§ PROBLEM TO SOLVE
Rewrite all of the items below, swapping "camera" for "viewer" wherever it occurs and leaving everything else unchanged.

## Start DATASET ENTRIES

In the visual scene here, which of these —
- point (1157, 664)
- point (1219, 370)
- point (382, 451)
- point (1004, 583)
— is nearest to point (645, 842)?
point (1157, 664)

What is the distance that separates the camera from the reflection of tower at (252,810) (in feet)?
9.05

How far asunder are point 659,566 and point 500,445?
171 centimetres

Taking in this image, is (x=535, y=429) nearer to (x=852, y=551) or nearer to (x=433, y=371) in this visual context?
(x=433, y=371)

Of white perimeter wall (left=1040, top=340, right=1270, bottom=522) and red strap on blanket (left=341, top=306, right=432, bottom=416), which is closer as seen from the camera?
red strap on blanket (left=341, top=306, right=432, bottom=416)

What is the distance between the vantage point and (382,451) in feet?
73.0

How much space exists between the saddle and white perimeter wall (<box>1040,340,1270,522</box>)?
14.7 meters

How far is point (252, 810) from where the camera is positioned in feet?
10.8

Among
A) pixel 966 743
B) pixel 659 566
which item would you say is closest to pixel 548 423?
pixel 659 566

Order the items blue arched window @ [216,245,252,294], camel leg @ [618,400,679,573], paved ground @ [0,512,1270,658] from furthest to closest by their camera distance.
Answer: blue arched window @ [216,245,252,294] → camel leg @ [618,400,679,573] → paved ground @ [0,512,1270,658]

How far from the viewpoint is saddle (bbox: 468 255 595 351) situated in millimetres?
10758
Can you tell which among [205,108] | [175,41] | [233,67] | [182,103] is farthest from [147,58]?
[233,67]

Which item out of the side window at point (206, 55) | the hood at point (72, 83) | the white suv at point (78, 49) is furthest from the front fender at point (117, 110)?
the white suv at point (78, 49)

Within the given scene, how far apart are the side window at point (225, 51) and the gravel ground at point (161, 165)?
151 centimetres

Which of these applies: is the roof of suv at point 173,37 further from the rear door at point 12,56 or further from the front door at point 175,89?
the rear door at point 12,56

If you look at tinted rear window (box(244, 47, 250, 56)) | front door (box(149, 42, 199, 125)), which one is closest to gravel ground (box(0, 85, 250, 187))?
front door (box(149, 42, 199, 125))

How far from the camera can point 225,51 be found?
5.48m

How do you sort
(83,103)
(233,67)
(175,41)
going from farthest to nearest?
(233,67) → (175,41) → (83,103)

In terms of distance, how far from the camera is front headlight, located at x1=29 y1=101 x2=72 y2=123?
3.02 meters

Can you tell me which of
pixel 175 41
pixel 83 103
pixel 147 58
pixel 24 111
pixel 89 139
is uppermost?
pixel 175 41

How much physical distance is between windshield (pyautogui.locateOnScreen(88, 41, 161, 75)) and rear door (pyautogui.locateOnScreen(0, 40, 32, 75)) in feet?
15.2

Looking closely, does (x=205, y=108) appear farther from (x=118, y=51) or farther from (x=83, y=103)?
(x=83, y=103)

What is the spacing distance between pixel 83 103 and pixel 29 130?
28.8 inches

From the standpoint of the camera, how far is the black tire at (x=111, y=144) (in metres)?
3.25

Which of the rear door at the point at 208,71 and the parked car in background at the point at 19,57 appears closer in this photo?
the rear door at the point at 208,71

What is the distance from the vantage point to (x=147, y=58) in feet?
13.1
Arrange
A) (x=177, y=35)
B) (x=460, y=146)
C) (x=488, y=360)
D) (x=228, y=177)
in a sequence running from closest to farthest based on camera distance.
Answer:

## End DATASET ENTRIES

§ THE RESULT
In the visual scene here, which of these —
- point (1157, 664)
- point (1219, 370)
- point (382, 451)
- point (1004, 583)
— is nearest to point (645, 842)?
point (1157, 664)

What is the distance that separates the viewer from the reflection of tower at (252,810) (in feet)?
9.05

How far asunder are point 659,566 and point 500,445?
171 centimetres

Taking in this image, is (x=535, y=429) nearer to (x=852, y=551) or nearer to (x=433, y=371) in this visual context?
(x=433, y=371)

Of white perimeter wall (left=1040, top=340, right=1270, bottom=522) and red strap on blanket (left=341, top=306, right=432, bottom=416), which is closer as seen from the viewer?
red strap on blanket (left=341, top=306, right=432, bottom=416)

What is the distance between the vantage point and (382,451) in feet?
73.0

How much space exists between the saddle and white perimeter wall (<box>1040,340,1270,522</box>)?
14.7 meters

How far is point (252, 810) from where the viewer is positioned in feet?
10.8

Among
A) pixel 966 743
B) pixel 659 566
which item would you say is closest to pixel 548 423?
pixel 659 566

Order the items blue arched window @ [216,245,252,294], camel leg @ [618,400,679,573], paved ground @ [0,512,1270,658] from furthest to closest by their viewer distance.
Answer: blue arched window @ [216,245,252,294] → camel leg @ [618,400,679,573] → paved ground @ [0,512,1270,658]

How far from the viewpoint is saddle (bbox: 468 255 595 351) situated in millimetres?
10758
Can you tell which among [205,108] | [175,41] | [233,67] | [182,103] is farthest from [147,58]?
[233,67]

Which item out of the side window at point (206, 55) | the hood at point (72, 83) | the white suv at point (78, 49) is furthest from the front fender at point (117, 110)?
the white suv at point (78, 49)

Within the given scene, how far apart are the side window at point (225, 51) and the gravel ground at point (161, 165)?
151 centimetres

Which of these applies: is the roof of suv at point 173,37 further from the rear door at point 12,56 or further from the front door at point 175,89?
the rear door at point 12,56

If you look at tinted rear window (box(244, 47, 250, 56)) | front door (box(149, 42, 199, 125)), which one is closest to gravel ground (box(0, 85, 250, 187))?
front door (box(149, 42, 199, 125))

How far from the viewer can point 225,51 be found?
5.48m

How do you sort
(83,103)
(233,67)
(175,41)
going from farthest to nearest?
(233,67) → (175,41) → (83,103)

In terms of distance, how far from the viewer is front headlight, located at x1=29 y1=101 x2=72 y2=123?
3.02 meters

Can you tell me which of
pixel 175 41
pixel 83 103
pixel 147 58
pixel 24 111
pixel 89 139
is uppermost?
pixel 175 41

How much physical distance is between windshield (pyautogui.locateOnScreen(88, 41, 161, 75)) and rear door (pyautogui.locateOnScreen(0, 40, 32, 75)) in feet?
15.2

Looking closely, does (x=205, y=108) appear farther from (x=118, y=51) or farther from (x=83, y=103)?
(x=83, y=103)

What is the spacing distance between pixel 83 103 and pixel 29 130?
28.8 inches

From the standpoint of the viewer, how far is the black tire at (x=111, y=144) (in metres)?
3.25

Which of the rear door at the point at 208,71 and the parked car in background at the point at 19,57 appears closer in this photo?
the rear door at the point at 208,71

What is the distance from the vantage point to (x=147, y=58) in feet?
13.1
Arrange
A) (x=177, y=35)
B) (x=460, y=146)
C) (x=488, y=360)
D) (x=228, y=177)
in a sequence running from closest to farthest based on viewer distance.
Answer:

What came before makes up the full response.